The U.S. Census: A Vital Part of Democracy

For the last couple of months, we have been reminded by the news media that the U.S. Census will be underway soon, yet few people realize how truly vital this population count is to our republic. Government by the people requires a regular effort to count the people. In essence, the U.S. Census provides a regularly updated blueprint for our democracy.

Mandated by the Constitution that a census be taken every 10 years, the U.S. government has been tallying our population since 1790. Based on the figures obtained, the government makes extraordinarily important decisions ranging from the number of seats each state has in the U.S. House of Representatives to how to allocate federal funds; state governments rely on census figures for planning school construction and developing social service programs; local government use them to determine important issues such as allotment of emergency services.

Until 1960, the census was primarily conducted by door-to-door canvassing done by “enumerators.” During the last half of the twentieth century, census officials realized that with a fast-growing mobile population, the U.S. Postal Service could be the primary tool for information-gathering. Today most people will receive the “short form” census that takes about 10 minutes to fill out; a portion of the population will be sent a longer form that is estimated to take about 40 minutes to complete.

Those who neglect or refuse to fill out a census form are breaking the law, and fines can be levied for failure to participate. This is as true now as it has been in the past. In 1910 Albert Falke, Supervisor of the Census for Manhattan and the Bronx, instructed his census takers to handle refusal in this way:

“If after kind words, a person refuses to answer, find a policeman and ask him to accompany you to the house. The policeman will instruct the person that it is a misdemeanor not to answer. If he still refuses to answer, report the matter to us and we will do the rest…” (New York Times 4-10-1910)

Technology to help with the counting process began to be used as early as 1890 when the census bureau acquired an electrical machine that could add up responses. It required workers to punch holes in cards to reflect the information gathered by enumerators. By 1910, this hole-punching process could be done more quickly by a newly invented machine. Similar to a typewriter, the apparatus had 240 keys, and the operator could use it to punch holes more quickly. The cards were then fed into an electric tabulating machine that permitted pins to pass through the holes in the cards to record an electric circuit which then tabulated a count. All documentation supporting the results was to be preserved in vaults in case results were ever called in to question.

A Look Back
If we were to look back a century to see what challenges faced the census enumerators of 1910, we would find them seriously weighing their best options for getting everyone counted, just as the Census Bureau is doing today.

A scan of The New York Times of that year showed that there was great consideration as to how to count the transient population of New York City. Counting the homeless who stood in bread lines was discussed, but administrators determined that it would be impossible to keep from counting some people twice. Instead it was determined that they would select a specific night and enumerators would travel the city, counting all who slept in the parks and the ferryboats. (NYT 4-21-1910)

Rooming houses were also visited.
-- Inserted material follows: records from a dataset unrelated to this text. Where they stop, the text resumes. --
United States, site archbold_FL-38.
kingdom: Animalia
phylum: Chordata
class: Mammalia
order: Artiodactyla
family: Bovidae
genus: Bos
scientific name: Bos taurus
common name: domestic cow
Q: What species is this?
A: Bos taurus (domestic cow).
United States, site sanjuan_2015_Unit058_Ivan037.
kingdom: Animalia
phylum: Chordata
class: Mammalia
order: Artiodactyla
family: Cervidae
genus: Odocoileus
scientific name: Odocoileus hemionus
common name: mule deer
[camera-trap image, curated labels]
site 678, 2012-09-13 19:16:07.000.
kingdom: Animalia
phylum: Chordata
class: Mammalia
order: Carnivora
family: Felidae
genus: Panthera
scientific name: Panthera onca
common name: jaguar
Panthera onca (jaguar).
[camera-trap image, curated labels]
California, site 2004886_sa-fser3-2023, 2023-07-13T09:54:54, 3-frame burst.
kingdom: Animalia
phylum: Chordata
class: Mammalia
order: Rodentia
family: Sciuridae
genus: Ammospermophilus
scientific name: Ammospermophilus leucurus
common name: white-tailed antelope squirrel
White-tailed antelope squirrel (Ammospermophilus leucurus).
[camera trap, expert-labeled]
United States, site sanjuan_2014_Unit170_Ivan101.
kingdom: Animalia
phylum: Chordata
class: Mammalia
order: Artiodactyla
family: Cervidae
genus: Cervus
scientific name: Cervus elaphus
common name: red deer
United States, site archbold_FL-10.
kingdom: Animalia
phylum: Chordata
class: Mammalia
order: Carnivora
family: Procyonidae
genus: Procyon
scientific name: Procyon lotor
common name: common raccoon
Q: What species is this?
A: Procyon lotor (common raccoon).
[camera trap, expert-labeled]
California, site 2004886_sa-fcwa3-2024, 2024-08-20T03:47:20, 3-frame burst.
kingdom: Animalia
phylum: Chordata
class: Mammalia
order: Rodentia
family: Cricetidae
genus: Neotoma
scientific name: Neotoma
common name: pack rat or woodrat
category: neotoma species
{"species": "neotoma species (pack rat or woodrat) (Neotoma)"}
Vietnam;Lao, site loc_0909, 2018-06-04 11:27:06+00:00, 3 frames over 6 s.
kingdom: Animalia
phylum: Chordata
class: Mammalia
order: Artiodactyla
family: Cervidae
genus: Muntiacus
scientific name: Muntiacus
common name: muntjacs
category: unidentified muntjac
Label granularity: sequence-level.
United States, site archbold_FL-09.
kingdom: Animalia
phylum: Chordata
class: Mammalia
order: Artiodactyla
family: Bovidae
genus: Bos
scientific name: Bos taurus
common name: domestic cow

Enumerators explained their mission to the clerks on duty and then proceeded to go upstairs to wake each person, sit on their bed, and get answers to what was then a 32-question form.

Census Superintendent Albert Falke noted: “”While conducting the raid [of the rooming houses] we saw all sort of unfortunate characters of the under world…. We met broken-down magazine writers, literary hacks, and college men. A United States Minister, who many years ago was duly accredited to a foreign Power was among them… He could speak twelve different languages. I won’t tell you where he was staying, or who he was, or what he looked like. It is against my oath.” (NYT 4-17-10)

The census of 1910 was the first year that questionnaires were distributed in major cities a day or two in advance so that people had an opportunity to become familiar with the questions before approached by a census taker, and this was found to speed the process.

Enumerators in 1910 were paid 2.5 cents for each name for which all answers were obtained. Estimates were that enumerators could make $4-5 per day. Though there were far more applicants for the job then positions, the enumerators soon found that the job had its challenges. The New York Times reported that after only five days, ten of the census enumerators (out of 1720 canvassing Manhattan and the Bronx) had resigned for “nervous prostration [from] ringing door bells and demanding to know things which were considered impertinent by some, especially the women.” The impertinent questions involved issues like marital status and age. Those who resigned required a physician’s note because enumerators were fined $500 if they quit before the job was complete. (NYT 4-21-1910)

This year the official day for the U.S. Census is April 1, and during the month of March all households should receive questionnaires. As citizens of the United States, it is our obligation to participate. The results will make a difference to our community, our state, and our country.